··· Provided records ···

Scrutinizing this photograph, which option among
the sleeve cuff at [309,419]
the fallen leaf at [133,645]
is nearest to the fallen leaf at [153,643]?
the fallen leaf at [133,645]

···
··· Provided records ···

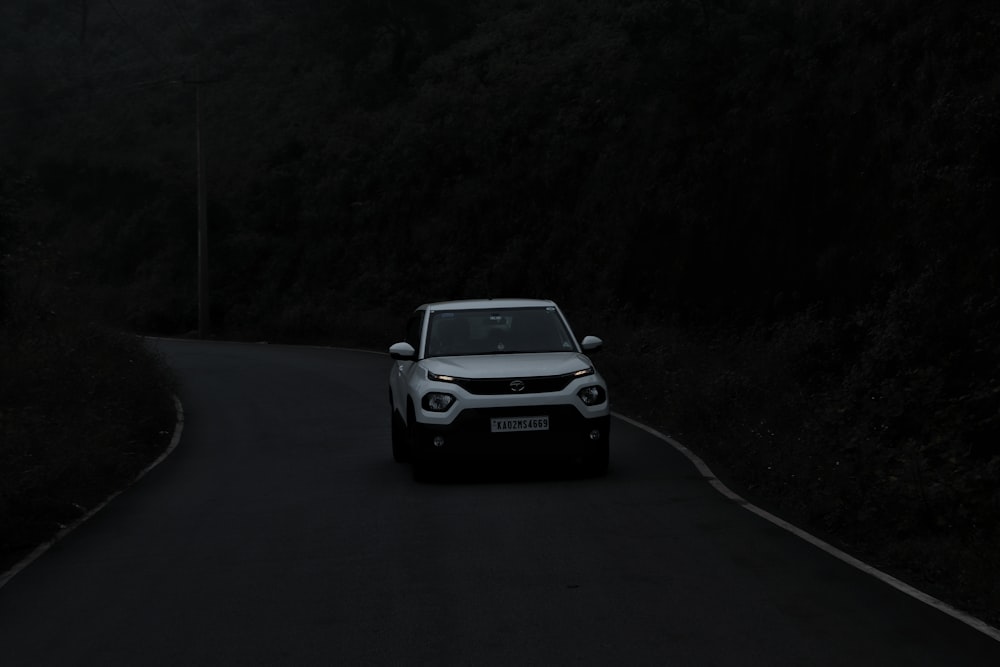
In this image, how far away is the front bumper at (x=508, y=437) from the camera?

···
··· Provided records ···

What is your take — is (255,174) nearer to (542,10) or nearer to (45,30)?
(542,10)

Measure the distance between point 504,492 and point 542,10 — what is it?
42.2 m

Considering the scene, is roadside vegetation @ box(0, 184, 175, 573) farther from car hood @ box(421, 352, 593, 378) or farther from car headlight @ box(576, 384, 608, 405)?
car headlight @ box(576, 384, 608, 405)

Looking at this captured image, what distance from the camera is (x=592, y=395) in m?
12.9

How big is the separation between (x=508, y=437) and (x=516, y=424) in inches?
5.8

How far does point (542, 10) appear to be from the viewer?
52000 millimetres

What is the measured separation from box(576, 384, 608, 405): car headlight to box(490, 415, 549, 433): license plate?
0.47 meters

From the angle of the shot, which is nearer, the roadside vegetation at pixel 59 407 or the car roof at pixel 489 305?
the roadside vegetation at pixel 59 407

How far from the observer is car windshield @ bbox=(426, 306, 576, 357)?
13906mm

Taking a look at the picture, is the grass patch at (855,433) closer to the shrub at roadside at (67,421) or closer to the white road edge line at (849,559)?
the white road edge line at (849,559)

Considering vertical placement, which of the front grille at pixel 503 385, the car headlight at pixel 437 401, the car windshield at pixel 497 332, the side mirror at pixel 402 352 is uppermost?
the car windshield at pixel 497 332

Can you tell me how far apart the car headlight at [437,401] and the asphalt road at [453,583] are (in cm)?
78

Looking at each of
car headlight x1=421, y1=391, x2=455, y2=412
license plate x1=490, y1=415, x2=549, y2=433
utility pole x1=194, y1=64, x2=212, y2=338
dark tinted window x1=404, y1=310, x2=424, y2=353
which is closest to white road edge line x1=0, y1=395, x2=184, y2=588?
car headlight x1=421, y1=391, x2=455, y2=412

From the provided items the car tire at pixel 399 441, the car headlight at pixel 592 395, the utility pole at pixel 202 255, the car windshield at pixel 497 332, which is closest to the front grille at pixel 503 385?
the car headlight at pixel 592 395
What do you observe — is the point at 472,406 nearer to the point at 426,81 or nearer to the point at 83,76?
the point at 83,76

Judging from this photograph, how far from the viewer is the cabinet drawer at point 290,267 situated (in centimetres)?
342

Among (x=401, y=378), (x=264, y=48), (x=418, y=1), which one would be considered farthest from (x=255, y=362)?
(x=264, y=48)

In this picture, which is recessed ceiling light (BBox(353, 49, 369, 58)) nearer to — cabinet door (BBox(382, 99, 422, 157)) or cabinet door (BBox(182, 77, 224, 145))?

···

* [Task instructions]
Copy the listing above word for word, from the line containing "From the provided" through the line containing "In this picture, which", including both of those lines.

* [Solution to the exercise]
From the provided items the car tire at pixel 399 441, the car headlight at pixel 592 395, the utility pole at pixel 202 255, the car windshield at pixel 497 332, which is closest to the front grille at pixel 503 385?
the car headlight at pixel 592 395
What do you observe — is the point at 472,406 nearer to the point at 426,81 or nearer to the point at 83,76?
the point at 83,76

Judging from this photograph, how far from the viewer is the cabinet drawer at point 290,267 situated (in centimetres)?
342

Among (x=401, y=378), (x=264, y=48), (x=418, y=1), which one would be considered farthest from (x=255, y=362)?
(x=264, y=48)

In this picture, which is recessed ceiling light (BBox(353, 49, 369, 58)) nearer to — cabinet door (BBox(382, 99, 422, 157)) or cabinet door (BBox(182, 77, 224, 145))?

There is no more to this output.